§ Explore the material
a) Answer these from the passage about the Steelers:
(i) What is the Steelers' record?
(ii) Who observed that "the starters will start"?
(iii) How many games has the Steelers' No. 1 pick started at outside linebacker this season?
b) Extend the passage about the Steelers, picking up after its final sentence.

§ Passage to read

%%

“I don’t expect the mentality to change,” Tomlin announced on Tuesday. “I know mine won’t.”
Injury or performance considerations aside, the lineup won’t be changing, either. At 5-8, the Steelers will not be taking a look at youngsters for evaluation’s sake. As Bill Cowher once observed prior to a preseason game long ago, “the starters will start.”
And the youngsters will play when called upon, and as their performance in practice dictates.
“Let me say this, I am continually evaluating young talent in the midst of doing the things we desire to do, which is prepare and win this week,” Tomlin continued. “It’s not like it’s a one-or-the-other proposition.”
The Steelers’ No. 1 pick has started seven games at outside linebacker this season. But he’s no longer one of the Steelers’ top two at the position, a status to which Jones had ascended for the Sept. 16 game at Cincinnati.

%%

(Stored dataset items)
%%

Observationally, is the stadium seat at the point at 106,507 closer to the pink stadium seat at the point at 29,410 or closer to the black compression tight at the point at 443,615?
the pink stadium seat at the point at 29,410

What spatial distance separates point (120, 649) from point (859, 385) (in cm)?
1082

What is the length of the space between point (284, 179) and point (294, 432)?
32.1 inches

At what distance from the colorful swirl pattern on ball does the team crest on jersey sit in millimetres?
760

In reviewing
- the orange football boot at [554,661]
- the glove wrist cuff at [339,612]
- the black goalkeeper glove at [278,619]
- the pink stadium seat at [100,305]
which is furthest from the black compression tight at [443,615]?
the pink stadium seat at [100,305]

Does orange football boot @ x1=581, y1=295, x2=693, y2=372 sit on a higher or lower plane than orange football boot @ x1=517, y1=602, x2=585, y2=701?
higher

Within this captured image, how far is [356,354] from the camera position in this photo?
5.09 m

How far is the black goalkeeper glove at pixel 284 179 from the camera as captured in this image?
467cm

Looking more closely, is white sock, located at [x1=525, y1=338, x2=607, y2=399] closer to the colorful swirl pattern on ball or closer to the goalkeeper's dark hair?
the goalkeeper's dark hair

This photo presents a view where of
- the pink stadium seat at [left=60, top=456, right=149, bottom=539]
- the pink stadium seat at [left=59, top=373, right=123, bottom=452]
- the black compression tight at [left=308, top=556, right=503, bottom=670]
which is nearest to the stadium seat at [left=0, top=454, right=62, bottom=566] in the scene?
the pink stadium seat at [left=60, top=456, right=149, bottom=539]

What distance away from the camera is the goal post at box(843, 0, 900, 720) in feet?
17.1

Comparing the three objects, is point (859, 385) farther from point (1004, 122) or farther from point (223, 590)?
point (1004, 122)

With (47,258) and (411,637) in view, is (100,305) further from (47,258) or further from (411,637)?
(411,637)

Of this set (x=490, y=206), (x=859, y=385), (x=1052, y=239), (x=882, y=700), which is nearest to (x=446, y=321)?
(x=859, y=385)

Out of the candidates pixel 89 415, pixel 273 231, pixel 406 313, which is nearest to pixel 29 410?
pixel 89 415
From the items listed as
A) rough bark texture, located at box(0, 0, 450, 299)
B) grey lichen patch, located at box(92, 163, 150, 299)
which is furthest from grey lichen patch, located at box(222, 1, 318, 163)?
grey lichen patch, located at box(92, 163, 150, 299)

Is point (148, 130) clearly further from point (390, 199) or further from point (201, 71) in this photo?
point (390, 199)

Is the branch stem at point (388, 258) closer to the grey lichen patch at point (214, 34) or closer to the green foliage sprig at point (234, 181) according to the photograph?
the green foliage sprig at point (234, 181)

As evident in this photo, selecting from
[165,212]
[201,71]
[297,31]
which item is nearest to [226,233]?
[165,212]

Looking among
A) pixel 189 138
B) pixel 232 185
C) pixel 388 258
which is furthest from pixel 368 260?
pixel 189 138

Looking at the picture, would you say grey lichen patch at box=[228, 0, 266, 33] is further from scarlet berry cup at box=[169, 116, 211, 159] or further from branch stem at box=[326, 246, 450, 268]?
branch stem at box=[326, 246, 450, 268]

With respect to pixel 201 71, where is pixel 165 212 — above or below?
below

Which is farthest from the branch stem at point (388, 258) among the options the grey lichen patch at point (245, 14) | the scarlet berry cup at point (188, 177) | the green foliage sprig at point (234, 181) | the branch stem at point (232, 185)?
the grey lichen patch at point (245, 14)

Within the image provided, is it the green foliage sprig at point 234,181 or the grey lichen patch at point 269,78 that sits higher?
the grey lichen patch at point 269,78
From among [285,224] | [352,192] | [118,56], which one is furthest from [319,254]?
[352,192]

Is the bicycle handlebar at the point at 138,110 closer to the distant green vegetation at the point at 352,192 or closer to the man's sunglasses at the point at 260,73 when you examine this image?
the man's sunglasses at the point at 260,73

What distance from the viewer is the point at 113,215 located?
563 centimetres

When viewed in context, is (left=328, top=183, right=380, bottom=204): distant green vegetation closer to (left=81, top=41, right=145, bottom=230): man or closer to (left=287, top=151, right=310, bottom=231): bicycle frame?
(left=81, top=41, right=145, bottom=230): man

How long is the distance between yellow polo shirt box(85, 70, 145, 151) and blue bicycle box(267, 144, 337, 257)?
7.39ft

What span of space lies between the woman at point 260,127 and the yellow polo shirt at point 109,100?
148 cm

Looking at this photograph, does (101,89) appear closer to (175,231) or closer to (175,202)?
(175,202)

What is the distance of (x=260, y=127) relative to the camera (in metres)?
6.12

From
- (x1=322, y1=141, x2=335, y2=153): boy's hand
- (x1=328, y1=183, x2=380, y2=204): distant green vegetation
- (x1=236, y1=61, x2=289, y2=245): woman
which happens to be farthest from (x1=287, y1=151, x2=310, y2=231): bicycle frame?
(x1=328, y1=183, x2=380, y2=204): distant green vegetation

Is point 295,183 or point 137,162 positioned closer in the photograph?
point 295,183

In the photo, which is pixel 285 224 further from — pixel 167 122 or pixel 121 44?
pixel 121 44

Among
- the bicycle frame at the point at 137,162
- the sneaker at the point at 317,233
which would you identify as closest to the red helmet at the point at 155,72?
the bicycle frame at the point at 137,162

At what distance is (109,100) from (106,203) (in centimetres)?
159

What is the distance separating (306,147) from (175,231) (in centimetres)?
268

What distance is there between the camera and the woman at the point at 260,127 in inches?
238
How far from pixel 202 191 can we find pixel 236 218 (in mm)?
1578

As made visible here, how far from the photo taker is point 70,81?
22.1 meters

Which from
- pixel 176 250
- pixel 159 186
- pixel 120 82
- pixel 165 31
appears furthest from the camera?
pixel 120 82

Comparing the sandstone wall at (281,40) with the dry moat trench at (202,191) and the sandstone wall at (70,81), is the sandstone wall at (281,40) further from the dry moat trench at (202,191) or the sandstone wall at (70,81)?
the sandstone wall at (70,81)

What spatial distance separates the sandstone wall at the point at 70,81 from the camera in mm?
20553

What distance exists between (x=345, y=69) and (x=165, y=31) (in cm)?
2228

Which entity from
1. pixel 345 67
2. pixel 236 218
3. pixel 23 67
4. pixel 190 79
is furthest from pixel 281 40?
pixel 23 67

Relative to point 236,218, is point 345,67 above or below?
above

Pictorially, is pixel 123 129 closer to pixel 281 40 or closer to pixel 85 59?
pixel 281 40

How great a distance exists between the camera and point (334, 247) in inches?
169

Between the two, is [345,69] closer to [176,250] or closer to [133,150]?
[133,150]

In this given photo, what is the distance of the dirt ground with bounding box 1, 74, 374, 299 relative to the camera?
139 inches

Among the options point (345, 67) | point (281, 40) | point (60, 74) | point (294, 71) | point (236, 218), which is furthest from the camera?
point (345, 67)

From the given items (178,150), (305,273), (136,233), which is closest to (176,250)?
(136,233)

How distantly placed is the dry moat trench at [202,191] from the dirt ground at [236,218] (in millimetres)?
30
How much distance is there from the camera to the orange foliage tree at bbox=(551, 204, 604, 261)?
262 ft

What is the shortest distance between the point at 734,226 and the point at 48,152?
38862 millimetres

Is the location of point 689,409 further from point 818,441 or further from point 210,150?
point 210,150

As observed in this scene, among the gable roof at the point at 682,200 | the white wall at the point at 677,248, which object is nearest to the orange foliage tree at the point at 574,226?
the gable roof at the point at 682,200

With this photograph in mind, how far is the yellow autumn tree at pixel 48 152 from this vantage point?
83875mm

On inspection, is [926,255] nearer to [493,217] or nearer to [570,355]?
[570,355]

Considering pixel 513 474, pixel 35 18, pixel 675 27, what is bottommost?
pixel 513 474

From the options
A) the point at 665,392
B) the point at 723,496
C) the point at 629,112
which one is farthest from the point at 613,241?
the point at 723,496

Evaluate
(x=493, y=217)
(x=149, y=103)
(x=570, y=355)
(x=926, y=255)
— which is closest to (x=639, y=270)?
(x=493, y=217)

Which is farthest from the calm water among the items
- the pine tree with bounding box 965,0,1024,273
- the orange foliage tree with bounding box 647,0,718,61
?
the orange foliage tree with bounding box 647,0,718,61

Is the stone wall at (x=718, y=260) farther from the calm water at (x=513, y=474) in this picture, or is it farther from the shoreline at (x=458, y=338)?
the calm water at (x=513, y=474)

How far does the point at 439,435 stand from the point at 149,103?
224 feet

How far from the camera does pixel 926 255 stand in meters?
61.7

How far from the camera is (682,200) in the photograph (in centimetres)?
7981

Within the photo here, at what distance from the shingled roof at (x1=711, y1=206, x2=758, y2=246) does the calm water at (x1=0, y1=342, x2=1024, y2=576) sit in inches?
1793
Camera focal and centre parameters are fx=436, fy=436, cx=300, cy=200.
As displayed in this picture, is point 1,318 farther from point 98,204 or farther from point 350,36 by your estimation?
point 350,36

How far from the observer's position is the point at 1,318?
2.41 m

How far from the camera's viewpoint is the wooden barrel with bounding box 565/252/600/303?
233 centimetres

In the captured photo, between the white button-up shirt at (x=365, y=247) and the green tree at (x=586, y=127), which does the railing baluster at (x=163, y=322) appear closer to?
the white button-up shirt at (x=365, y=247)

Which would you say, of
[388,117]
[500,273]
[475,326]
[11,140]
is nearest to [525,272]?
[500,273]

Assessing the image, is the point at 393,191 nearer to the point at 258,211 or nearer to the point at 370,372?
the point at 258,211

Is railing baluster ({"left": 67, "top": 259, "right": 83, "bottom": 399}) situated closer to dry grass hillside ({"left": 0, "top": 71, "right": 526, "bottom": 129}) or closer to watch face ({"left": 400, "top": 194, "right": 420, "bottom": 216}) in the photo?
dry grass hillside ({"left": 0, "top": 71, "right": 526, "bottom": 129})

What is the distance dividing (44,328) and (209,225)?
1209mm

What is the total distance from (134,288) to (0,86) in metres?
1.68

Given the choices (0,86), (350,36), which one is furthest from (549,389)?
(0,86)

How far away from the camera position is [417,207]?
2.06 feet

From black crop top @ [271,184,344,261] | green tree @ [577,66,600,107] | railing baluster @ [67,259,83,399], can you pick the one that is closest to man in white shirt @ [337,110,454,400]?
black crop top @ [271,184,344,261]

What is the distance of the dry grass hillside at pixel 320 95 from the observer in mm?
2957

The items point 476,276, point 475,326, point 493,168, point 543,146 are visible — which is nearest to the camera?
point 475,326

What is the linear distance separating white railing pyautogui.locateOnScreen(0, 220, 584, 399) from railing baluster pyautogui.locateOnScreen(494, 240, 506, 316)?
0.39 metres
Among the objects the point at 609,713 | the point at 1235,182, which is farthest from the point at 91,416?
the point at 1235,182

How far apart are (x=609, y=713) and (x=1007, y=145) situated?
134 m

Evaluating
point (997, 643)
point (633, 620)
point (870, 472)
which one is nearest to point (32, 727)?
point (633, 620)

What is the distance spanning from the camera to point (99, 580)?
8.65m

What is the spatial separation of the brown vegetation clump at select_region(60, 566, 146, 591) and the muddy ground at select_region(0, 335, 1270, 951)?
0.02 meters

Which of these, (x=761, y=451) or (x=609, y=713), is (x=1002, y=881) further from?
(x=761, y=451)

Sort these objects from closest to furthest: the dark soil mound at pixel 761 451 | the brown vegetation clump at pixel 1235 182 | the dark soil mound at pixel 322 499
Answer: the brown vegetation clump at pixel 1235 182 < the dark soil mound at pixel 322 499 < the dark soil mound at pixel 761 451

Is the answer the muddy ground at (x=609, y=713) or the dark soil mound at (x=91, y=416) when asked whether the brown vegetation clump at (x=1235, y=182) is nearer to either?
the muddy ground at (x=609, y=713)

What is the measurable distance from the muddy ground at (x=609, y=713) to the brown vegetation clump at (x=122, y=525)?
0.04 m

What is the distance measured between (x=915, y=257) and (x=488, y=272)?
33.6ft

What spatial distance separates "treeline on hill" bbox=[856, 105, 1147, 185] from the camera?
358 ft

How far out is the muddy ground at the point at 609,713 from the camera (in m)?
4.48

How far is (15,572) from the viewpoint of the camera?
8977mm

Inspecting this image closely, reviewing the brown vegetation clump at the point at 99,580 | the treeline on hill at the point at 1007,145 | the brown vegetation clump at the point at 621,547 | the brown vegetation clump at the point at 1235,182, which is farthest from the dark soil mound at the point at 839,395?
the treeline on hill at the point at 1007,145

%%

§ Your written answers
a)
(i) 5-8
(ii) Bill Cowher
(iii) Seven

b)
“Things happen,” Jones said. “I try not to let it bother me. You take it and roll with it and learn how to make it a positive.”
He’s learned a great deal as a rookie, mostly that “I have a lot to work on,” Jones said.
Jones’ learning experience continued against the Dolphins and 6-foot-8, 352-pound offensive tackle Bryant McKinnie.
“No. 78, that dude was huge, man,” Jones observed. “He doesn’t move a lot, but when he does you’re like, ‘Wow, that’s Shaq playing football.’ He was huge. And he was heavy, too.
“So things like that, the hands, building strength, speed, weight, all of that stuff will count. Football is a game of inches so you want to be as big, as strong, and as fast as you can. That’s something I really need to focus on in the offseason and over the course of these next three games and continue to get better.”
The Steelers’ No. 4a pick was seeing regular snaps at safety in a six-defensive backs sub-package defense until an ankle injury sidelined him for what turned out to be the wins over Buffalo on Nov. 10 and Detroit on Nov. 17. Since returning to active duty Thomas has played special teams.
“It’s definitely valuable, getting my feet wet. It’s taught me what I have to work on in the offseason, my footwork, cover skills, tackling, reading keys. I have to stay in the film room and get smarter in the game.”
Thomas has started twice this season. He played on the kickoff and punt-return teams against Miami.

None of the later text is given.